Minpack Fortran Interface
The original Minpack is written in Fortran 77. I’m using modern Fortran (Fortran 90, 95 or 2003) which supports better type checking via interfaces. I prepared such interface which is included in Archive as minpack.f90 and must be passed to compiler during compilation. The module did not changed original API to Minpack routines to prevent any programming errors. So you also must pass to the routines “working arrays” (wa). One is used in modern Fortran more elegant way as automatic arrays (arrays allocated automatically when subroutine is entered and deallocatedon its exit).

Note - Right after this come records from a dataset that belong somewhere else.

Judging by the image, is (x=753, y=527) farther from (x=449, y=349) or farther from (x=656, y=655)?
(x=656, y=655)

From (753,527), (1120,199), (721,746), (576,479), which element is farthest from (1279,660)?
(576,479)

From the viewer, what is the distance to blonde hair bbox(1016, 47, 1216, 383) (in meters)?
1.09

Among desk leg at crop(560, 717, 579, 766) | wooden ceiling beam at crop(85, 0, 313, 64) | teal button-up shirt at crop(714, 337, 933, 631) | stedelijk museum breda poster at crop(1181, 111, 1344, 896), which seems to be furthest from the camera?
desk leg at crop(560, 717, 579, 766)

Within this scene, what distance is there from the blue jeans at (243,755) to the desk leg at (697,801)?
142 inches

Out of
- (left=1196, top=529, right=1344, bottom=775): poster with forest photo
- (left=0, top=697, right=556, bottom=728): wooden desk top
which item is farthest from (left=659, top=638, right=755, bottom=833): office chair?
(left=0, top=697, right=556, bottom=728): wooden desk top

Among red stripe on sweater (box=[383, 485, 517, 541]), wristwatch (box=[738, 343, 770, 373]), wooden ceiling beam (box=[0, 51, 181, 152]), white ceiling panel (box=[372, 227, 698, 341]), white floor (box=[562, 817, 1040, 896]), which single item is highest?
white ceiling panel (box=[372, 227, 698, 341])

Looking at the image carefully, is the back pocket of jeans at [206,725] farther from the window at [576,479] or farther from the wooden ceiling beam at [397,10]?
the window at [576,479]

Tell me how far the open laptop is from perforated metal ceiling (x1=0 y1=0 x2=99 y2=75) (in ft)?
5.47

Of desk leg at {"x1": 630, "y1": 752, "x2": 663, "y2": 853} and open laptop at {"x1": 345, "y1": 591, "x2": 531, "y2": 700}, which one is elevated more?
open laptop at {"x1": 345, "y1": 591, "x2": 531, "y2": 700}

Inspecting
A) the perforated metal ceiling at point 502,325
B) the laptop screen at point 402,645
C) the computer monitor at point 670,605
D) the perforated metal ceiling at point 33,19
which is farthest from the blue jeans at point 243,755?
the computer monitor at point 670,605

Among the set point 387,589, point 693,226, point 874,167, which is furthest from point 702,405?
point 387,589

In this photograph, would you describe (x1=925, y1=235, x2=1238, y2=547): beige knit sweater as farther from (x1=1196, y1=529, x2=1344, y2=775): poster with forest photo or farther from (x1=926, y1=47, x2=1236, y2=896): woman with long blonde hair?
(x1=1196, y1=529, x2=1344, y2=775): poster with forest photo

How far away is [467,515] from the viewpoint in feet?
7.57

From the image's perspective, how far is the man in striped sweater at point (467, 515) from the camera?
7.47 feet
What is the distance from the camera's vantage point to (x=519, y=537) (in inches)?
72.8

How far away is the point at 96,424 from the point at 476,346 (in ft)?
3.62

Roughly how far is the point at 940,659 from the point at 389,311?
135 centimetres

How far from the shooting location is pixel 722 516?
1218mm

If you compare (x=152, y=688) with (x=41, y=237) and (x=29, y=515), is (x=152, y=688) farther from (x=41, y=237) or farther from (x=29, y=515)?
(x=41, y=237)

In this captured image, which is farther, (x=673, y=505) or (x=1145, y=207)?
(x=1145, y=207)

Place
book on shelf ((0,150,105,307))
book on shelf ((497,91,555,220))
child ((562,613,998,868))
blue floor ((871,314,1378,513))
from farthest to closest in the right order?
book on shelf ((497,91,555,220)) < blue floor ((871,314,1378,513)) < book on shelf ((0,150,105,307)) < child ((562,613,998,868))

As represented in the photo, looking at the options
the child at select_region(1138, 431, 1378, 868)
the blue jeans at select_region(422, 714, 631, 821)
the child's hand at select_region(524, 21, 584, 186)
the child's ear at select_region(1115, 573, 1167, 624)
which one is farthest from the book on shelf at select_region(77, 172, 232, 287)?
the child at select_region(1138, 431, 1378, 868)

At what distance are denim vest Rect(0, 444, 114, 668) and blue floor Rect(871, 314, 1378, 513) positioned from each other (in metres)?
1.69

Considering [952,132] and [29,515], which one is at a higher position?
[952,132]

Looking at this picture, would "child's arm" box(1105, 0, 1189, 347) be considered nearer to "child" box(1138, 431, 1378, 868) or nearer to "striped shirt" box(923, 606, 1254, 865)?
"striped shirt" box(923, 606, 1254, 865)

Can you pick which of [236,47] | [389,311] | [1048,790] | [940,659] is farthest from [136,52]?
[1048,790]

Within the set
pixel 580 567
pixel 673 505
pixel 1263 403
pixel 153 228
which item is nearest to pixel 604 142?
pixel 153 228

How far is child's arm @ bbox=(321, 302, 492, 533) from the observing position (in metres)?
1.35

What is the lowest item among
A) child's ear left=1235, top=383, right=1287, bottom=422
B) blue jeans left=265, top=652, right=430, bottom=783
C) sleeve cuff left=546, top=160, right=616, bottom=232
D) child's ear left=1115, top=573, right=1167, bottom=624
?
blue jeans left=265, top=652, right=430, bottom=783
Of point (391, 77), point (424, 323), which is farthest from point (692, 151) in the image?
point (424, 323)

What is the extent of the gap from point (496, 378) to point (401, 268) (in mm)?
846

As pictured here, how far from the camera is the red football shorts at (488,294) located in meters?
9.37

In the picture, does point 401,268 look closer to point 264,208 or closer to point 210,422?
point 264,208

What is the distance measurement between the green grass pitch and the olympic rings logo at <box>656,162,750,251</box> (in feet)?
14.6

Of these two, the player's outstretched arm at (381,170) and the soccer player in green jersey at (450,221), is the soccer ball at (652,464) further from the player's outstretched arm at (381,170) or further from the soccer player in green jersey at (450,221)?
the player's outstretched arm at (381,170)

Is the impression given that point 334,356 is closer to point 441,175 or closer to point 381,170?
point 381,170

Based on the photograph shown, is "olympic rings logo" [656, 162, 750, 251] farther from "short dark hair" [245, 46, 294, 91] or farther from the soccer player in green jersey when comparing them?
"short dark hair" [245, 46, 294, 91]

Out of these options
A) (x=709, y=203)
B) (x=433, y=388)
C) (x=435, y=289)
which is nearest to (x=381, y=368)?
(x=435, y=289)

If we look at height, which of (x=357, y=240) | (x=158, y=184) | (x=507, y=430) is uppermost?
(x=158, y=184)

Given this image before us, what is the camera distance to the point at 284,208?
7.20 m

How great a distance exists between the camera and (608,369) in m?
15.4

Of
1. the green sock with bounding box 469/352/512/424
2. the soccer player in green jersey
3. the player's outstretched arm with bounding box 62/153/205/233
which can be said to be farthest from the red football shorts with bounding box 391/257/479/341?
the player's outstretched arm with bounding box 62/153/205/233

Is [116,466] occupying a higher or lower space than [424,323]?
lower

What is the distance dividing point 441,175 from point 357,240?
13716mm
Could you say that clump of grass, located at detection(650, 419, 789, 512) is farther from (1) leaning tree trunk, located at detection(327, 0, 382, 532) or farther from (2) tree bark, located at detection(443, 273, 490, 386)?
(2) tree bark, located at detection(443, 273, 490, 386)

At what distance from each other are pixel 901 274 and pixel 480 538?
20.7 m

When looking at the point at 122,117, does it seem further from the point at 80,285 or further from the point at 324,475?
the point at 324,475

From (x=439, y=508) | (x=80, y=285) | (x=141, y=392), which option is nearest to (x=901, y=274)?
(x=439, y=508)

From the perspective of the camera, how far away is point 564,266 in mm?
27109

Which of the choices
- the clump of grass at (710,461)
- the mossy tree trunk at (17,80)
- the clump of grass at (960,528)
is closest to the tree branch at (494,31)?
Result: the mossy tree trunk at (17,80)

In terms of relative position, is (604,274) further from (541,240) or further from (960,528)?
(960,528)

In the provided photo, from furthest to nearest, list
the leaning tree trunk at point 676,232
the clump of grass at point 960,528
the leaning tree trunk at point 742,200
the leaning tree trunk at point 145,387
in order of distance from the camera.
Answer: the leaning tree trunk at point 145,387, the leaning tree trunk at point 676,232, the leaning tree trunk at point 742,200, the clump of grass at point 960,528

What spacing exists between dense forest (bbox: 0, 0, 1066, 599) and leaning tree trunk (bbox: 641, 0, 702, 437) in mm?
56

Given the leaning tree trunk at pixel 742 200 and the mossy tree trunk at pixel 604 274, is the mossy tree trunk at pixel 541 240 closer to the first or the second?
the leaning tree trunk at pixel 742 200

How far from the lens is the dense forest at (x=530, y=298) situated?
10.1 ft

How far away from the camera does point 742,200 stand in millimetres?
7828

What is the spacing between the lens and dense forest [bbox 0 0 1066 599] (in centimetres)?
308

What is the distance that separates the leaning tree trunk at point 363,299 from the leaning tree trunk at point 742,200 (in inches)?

Estimation of an initial solution
The solution will not depend on starting point only in linear case. Every complex real) case will lead to non-linear solution with a lot of local minimums which will attract the simplex or the gradient (Powell’s method) to a “wrong” solution. To locate global minimum (eg. required solution), I recommends use of genetic algorithms as predictors of a global minimum. The genetic algorithms will locate right minimum with a low precision and we can use some modification of above codes to determine the minimum with required precision.